At the December 1995 OSCE Summit in
Budapest participating states reaffirmed their commitment to
regional negotiations with the added qualification that the
mandate of these negotiations will take into account and respect
existing arms control rights and obligations including limitations
already undertaken on a multilateral basis by certain States in
the region .15
Negotiations on Article V of the
Dayton accords would begin after completion of the negotiations on
Article IV. However, the format and the agenda of these
negotiations have not been decided. Article V attempts to reduce
armaments not only within former Yugoslavia but in south-eastern
Europe as a whole region which is excessively militarised. [see
Table II ] All countries neighbouring former Yugoslavia, with the
exception of Albania, are parties to the 1990 Conventional Forces
in Europe Treaty (CFE). However, the CFE limits on their tanks,
armoured combat vehicles, artillery, aircraft and combat
helicopters are high. The prime consideration of policy makers
negotiating the Treaty in the late 80's was to reduce tensions
between NATO and the Warsaw Pact across central Europe. The
south-east corner of Europe was not a focus of the negotiations.
Greece, Bulgaria and Romania stated
at the OSCE Ministerial Council in Budapest that they will not go
beyond their CFE obligations: ... the limitations on armaments,
equipment and personnel strength for Bulgaria, Greece and Romania
stemming from the CFE Treaty and the Concluding Act of the
negotiations on personnel strength of conventional armed forces in
Europe will not be subject to the negotiations forseen under
Article V of Annex 1-B of the Dayton Agreement .16
Recently, initiatives toward
regional arms control for the Balkans and south-east Europe have
been launched, but achieved little success.
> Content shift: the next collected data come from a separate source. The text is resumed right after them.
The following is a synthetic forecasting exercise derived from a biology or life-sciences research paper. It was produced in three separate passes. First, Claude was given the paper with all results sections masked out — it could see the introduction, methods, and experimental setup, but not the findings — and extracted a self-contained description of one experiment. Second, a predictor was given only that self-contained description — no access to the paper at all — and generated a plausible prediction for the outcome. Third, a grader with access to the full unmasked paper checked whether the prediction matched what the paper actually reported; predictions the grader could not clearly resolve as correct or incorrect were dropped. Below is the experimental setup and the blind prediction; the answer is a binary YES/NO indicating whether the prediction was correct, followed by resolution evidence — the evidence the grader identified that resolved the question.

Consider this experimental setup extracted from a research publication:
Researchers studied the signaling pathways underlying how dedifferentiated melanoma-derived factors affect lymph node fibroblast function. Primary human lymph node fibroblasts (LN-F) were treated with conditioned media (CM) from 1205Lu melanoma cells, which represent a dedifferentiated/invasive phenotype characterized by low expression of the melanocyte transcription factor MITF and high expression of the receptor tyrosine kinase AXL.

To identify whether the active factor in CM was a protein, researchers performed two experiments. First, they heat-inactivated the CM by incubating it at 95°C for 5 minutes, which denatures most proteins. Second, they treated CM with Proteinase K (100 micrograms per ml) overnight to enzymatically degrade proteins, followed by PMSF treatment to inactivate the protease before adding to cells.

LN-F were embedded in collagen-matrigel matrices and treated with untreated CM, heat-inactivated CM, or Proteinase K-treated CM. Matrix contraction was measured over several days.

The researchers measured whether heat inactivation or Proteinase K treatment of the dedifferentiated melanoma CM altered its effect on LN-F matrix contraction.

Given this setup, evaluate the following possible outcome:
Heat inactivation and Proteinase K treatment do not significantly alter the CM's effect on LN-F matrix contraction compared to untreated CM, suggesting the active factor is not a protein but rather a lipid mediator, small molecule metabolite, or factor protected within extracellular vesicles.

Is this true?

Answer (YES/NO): NO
The Rome Ministerial
meeting of the OSCE in November 1993 instructed the OSCE Forum for
Security Co-operation to examine an OSCE contribution to regional
security through arms control and disarmament as well as
confidence-and security-building .17 A year later, at
the OSCE Budapest Summit, the commitment was made to develop a
framework which will serve as a basis for an agenda for
establishing new measures of arms control, including in particular
confidence- and security-building. We have also mandated it [the
Forum for Security Cooperation] to address specific regional
security problems, with special emphasis on longer-term stability
in South-Eastern Europe.18
Despite the declarations of intent,
there was no progress. The continuation of the Bosnian war was
seen as one of the stumbling blocs in initiating regional
negotiations for arms control and CSBMs, the second being the
reluctance of most neighbouring states to former Yugoslavia to
reduce their armaments. Article V of the Dayton accords has a
better chance for success, as the hostilities have ended and the
momentum is building for regional stabilisation.
Other south-east European states
have not to date offered any response to the statement by Greece,
Bulgaria and Romania. Alfred Serreqi, Minister for Foreign Affairs
of Albania, stressed at the CSBM conference in Petersberg on 18
December 1995 that : It is important to ensure both the internal
balance of the ex-Yugoslav states and the external balance, with
the participation of absolutely all the states in the region .19
However the refusal of the three Balkan countries to negotiate the
CFE-established limits on their weapons may induce Albania and the
rest to ignore the talks.
OSCE sources in Vienna told BASIC
that the provisions of the Dayton agreement are legally binding
only for the signatories. Therefore neighbouring states are not
obliged to participate in those talks. However, having made the
commitment at the OSCE Council in Budapest to participate, failing
to do so in good faith will be against the spirit of Dayton.
High-level delegations from the principle two European
institutions, the EU and NATO, should approach Greece, Bulgaria
and Romania in order to persuade them to abandon their reluctance
to reduce their armaments.
There is also a clear need to
develop imaginative arms control proposals which would reverse
rump Yugoslavia's and Croatia's reluctance to reduce their weapons
and personnel. Both those two countries cite the need to maintain
military balance with their neighbours beyond former Yugoslavia.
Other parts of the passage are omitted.